The White House statement reads: “This is the UK’s sovereign decision. We hope and expect that the UK will use its voice to push for adoption of high standards.”
George Osborne – who has discussed the decision to become a founder member of the investment bank with his US counterpart, Jack Lew – has been the driving force behind developing closer economic ties between Britain and China. The chancellor has led the way in encouraging Chinese investment in the next generation of civil nuclear power plants in the UK and he ensured that the City of London would become the base for the first clearing house for the yuan outside Asia.
The US administration made clear in no uncertain terms its displeasure about Osborne’s decision to join the AIIB. A US official told the Financial Times: “We are wary about a trend toward constant accommodation of China, which is not the best way to engage a rising power.”
Britain was unsurprised by the decision of the US administration to air its concerns in public after the formal announcement that the UK would join the new investment bank. Sources said, in addition to the talks about British plans between the chancellor and the US treasury secretary, British and US officials have been in regular contact ahead of the announcement.

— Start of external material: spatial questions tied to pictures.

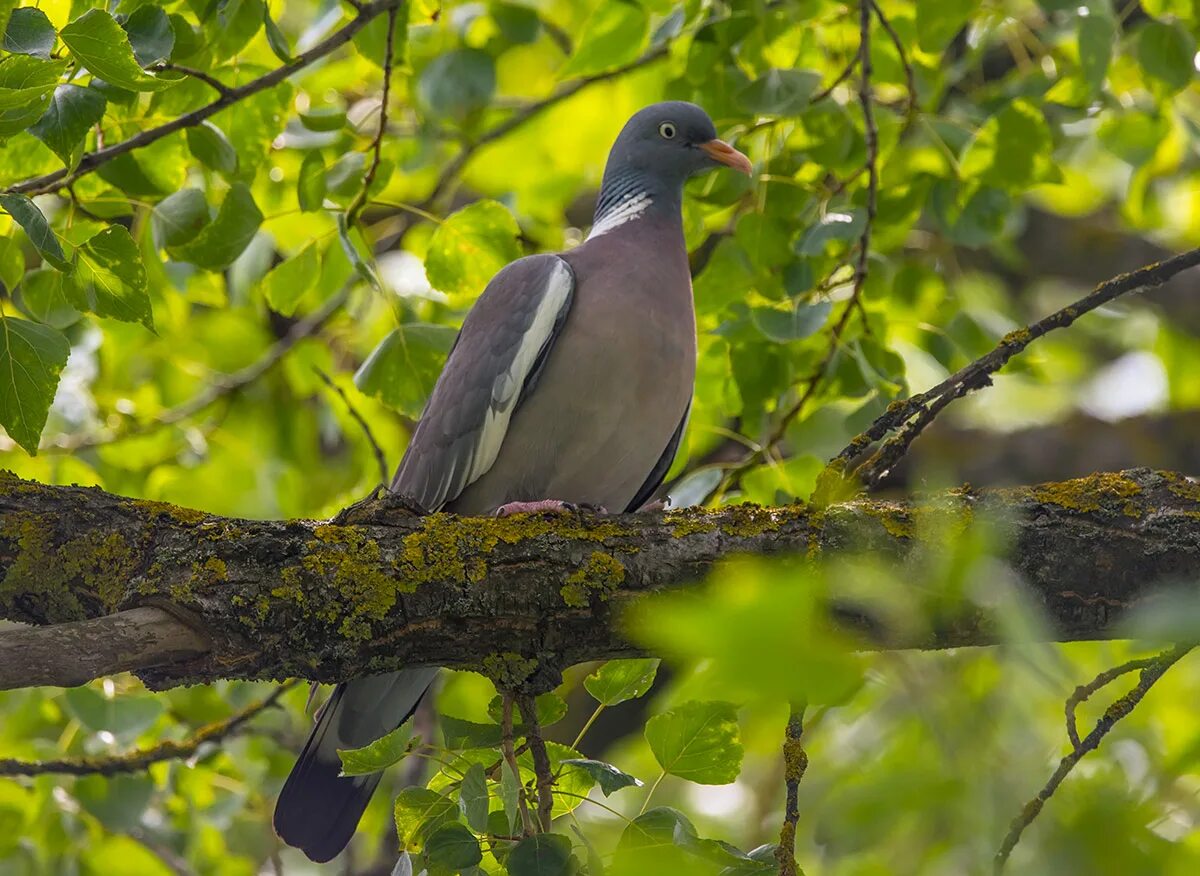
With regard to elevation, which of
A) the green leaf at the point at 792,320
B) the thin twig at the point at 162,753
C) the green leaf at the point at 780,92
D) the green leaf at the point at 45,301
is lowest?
the thin twig at the point at 162,753

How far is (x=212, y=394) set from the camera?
18.0 feet

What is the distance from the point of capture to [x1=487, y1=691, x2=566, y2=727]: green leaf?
2.37 meters

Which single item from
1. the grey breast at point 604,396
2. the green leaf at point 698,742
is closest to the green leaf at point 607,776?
the green leaf at point 698,742

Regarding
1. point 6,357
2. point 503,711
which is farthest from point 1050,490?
point 6,357

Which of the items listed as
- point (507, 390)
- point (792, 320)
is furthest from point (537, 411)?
point (792, 320)

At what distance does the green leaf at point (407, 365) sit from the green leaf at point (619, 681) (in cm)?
119

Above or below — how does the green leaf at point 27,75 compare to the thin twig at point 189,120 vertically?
above

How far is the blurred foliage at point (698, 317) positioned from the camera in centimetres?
104

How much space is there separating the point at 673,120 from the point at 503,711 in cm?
226

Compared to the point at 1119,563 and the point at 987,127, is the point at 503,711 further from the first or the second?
the point at 987,127

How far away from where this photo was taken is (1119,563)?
2.36 metres

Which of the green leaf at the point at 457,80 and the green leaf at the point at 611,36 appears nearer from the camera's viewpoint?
the green leaf at the point at 611,36

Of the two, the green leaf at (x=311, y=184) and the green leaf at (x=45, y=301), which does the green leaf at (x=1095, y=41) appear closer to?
the green leaf at (x=311, y=184)

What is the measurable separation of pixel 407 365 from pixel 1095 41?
1.92 m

UK officials say that, by joining the bank as a founding member, Britain will be able to shape the new institution.
In its statement to the Guardian, the White House national security council said: “Our position on the AIIB remains clear and consistent. The United States and many major global economies all agree there is a pressing need to enhance infrastructure investment around the world. We believe any new multilateral institution should incorporate the high standards of the World Bank and the regional development banks.

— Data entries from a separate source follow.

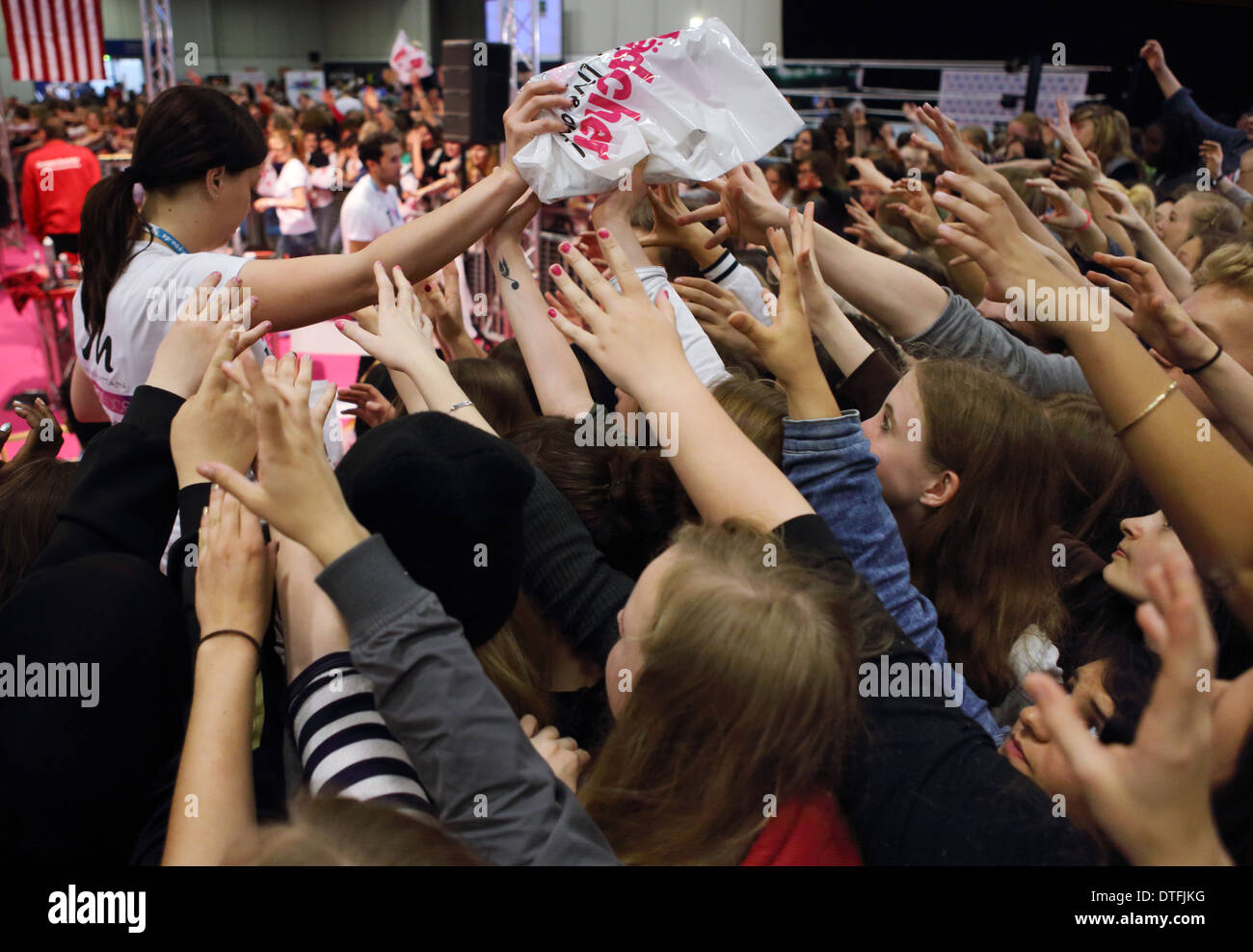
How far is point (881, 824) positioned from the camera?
2.94 feet

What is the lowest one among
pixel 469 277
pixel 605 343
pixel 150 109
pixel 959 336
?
pixel 469 277

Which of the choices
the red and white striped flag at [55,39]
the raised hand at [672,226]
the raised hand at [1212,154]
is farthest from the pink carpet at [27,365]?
the raised hand at [1212,154]

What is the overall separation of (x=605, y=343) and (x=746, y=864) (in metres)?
0.59

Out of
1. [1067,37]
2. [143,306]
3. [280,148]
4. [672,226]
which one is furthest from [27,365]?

And then a week later, France, Germany and Italy joined the AIIB:
A senior US diplomat said it was up to individual countries to decide on joining a new China-led lending body, as media reports said France, Germany and Italy have agreed to follow Britain’s lead and join the Asian Infrastructure Investment Bank (AIIB).
A growing number of close allies were ignoring Washington’s pressure to stay out of the institution, the Financial Times reported, in a setback for US foreign policy.
In China the state-owned Xinhua news agency said South Korea, Switzerland and Luxembourg were also considering joining.
The Financial Times, quoting European officials, said the decision by the four countries to become members of the AIIB was a blow for Washington, which has questioned if the new bank will have high standards of governance and environmental and social safeguards.
The bank is also seen as contributing to the spread of China’s “soft power” in the region, possibly at the expense of the United States.
On Tuesday Washington’s top diplomat for east Asia signalled that the concerns about the AIIB remained but the decision on whether to join was up to individual nations.
“Our messaging to the Chinese consistently has been to welcome investment in infrastructure but to seek unmistakable evidence that this bank … takes as its starting point the high watermark of what other multilateral development banks have done in terms of governance,” US regional assistant secretary of state Daniel Russel said in Seoul.
If you think that this is really about transparency in the new bank, I have some of Saddam Hussein’s weapons of mass destruction that I want to sell you.
This is about the US maintaining hegemony over international financial institutions.
The maintenance of hegemonic control of international institutions, along with the maintenance of an overwhelming military force, seem to be the paramount goals of the United States.
It is also unsustainable.
If America’s poodle, the UK, ignored US pressure to join this bank, it is clear that the “Unipolar World” edifice created following the fall of the USSR is a model that the rest of the world is no longer willing to tolerate.
If the US is forced to go it alone on everything, we will eventually run out of the resources to destabilize unfriendly regimes, rain down Hellfire missiles from drones, prop up despots, and invade other countries.
It would be much better if the military and foreign policy establishment in the United States realized this, and went forward with a transition to a more sustainable, and more humane, path, but I am not holding my breath on that one.